(begin)

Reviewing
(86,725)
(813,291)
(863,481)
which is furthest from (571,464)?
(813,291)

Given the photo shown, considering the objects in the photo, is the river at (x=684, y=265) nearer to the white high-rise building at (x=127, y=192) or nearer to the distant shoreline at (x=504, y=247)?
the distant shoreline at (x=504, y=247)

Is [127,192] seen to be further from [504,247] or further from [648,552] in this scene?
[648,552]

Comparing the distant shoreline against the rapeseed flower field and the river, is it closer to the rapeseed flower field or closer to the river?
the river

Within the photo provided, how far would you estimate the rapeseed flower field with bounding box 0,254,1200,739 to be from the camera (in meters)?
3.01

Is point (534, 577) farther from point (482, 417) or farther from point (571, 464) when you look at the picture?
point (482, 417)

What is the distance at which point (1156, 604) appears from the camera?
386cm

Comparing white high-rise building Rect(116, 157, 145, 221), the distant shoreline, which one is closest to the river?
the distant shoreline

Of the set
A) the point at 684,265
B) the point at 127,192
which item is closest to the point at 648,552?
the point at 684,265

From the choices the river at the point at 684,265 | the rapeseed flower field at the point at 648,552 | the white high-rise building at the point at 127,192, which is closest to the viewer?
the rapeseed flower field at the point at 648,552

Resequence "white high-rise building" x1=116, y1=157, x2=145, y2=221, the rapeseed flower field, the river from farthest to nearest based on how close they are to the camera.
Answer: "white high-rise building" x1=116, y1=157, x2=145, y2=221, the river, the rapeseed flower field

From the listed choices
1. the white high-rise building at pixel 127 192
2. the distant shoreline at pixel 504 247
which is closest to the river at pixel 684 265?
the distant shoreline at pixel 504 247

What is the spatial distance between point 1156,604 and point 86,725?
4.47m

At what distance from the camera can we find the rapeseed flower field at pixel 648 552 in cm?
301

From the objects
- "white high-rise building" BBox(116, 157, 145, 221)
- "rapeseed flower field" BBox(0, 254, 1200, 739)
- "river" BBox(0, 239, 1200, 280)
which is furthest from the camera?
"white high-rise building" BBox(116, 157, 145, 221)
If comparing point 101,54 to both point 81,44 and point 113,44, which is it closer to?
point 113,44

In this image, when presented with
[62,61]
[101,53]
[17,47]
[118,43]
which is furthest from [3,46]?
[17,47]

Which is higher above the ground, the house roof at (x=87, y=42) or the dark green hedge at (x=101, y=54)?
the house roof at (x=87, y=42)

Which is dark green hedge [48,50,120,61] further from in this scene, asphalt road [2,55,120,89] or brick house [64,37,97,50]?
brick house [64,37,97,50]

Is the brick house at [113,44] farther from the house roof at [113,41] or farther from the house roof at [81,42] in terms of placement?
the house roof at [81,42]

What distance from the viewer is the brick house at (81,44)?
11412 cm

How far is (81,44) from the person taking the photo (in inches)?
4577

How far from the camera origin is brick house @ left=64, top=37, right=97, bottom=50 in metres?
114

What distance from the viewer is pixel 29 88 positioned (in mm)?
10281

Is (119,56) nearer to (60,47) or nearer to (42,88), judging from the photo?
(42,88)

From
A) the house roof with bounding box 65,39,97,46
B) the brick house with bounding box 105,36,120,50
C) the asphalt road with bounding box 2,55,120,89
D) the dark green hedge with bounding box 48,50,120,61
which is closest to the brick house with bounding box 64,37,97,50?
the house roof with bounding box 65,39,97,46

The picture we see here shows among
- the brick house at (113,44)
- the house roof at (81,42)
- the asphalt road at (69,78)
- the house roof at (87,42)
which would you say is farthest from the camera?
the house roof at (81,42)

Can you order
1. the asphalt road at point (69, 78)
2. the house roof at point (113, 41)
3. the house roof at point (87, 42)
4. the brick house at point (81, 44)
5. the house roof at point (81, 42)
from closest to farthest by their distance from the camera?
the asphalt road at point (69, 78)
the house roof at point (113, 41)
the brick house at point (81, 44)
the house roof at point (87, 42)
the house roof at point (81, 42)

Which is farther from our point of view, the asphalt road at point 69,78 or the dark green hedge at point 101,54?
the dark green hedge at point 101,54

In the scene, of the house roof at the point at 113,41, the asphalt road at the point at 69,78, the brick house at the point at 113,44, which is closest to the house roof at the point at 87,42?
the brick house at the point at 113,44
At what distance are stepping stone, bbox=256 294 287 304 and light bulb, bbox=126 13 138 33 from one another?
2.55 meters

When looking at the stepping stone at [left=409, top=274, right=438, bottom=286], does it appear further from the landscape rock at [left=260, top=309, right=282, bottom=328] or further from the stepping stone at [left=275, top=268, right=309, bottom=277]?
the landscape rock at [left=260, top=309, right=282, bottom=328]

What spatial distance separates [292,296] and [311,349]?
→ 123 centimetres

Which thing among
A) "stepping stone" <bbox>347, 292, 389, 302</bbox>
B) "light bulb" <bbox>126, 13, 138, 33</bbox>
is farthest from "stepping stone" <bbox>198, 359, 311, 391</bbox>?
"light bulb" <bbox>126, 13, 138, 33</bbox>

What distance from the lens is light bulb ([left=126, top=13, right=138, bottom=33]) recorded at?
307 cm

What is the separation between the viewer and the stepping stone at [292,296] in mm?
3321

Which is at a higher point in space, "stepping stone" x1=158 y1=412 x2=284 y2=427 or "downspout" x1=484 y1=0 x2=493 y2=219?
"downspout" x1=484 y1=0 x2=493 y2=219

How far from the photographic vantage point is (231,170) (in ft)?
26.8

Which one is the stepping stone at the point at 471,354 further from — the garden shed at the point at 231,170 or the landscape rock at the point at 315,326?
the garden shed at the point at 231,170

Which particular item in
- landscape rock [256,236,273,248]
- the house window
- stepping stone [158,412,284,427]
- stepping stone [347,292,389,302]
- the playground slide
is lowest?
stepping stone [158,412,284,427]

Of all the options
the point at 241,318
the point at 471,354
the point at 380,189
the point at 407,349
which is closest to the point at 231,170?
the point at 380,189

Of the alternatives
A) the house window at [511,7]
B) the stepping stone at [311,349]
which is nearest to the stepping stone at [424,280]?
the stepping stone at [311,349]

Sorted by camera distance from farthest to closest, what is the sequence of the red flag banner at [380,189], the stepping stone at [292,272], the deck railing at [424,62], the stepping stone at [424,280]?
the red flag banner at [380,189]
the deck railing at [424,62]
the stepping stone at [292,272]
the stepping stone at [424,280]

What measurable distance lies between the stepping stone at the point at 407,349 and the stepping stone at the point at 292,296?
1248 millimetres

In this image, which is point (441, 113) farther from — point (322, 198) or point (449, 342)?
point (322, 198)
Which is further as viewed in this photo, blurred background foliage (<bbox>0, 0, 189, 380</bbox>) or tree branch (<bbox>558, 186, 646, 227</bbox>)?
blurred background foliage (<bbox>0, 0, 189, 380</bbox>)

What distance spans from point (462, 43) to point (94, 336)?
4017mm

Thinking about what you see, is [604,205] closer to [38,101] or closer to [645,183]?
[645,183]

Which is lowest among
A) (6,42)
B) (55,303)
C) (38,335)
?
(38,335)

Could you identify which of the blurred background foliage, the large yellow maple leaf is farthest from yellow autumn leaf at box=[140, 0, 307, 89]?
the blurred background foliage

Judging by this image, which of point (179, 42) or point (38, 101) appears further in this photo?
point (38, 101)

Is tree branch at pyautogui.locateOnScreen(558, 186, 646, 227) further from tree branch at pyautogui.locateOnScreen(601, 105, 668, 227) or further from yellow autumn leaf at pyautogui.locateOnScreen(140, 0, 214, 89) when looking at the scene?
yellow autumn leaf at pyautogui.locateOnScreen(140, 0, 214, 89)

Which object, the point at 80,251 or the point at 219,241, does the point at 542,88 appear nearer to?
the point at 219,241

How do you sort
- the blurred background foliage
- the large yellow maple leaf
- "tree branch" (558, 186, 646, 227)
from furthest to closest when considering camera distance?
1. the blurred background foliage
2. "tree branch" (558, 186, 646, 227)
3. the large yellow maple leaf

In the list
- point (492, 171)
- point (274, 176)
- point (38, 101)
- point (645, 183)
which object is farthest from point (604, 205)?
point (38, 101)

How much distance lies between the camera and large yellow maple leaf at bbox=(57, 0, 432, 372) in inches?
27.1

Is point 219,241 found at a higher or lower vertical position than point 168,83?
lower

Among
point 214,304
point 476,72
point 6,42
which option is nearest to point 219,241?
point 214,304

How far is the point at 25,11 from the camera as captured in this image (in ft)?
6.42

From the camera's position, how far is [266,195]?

(end)

* _OBJECTIVE_
Write out once more the lines above beginning at the line with "Which object, the"; continue through the final line and stop there.

* _TASK OUTPUT_
Which object, the point at 80,251 or the point at 219,241, does the point at 542,88 appear nearer to?
the point at 219,241

How do you sort
- the blurred background foliage
- the large yellow maple leaf
- "tree branch" (558, 186, 646, 227)
from furthest to closest when considering camera distance?
1. the blurred background foliage
2. "tree branch" (558, 186, 646, 227)
3. the large yellow maple leaf

In the list
- point (492, 171)
- point (274, 176)
- point (38, 101)
- point (645, 183)
which object is farthest from point (604, 205)?
point (38, 101)

How much distance lies between the camera and large yellow maple leaf at bbox=(57, 0, 432, 372) in inches?
27.1

Is point 219,241 found at a higher or lower vertical position than point 168,83?
lower

Among
point 214,304
point 476,72
point 6,42
which option is nearest to point 219,241?
point 214,304

How far is the point at 25,11 from the camera as captured in this image (in ft)?
6.42

From the camera's position, how far is [266,195]?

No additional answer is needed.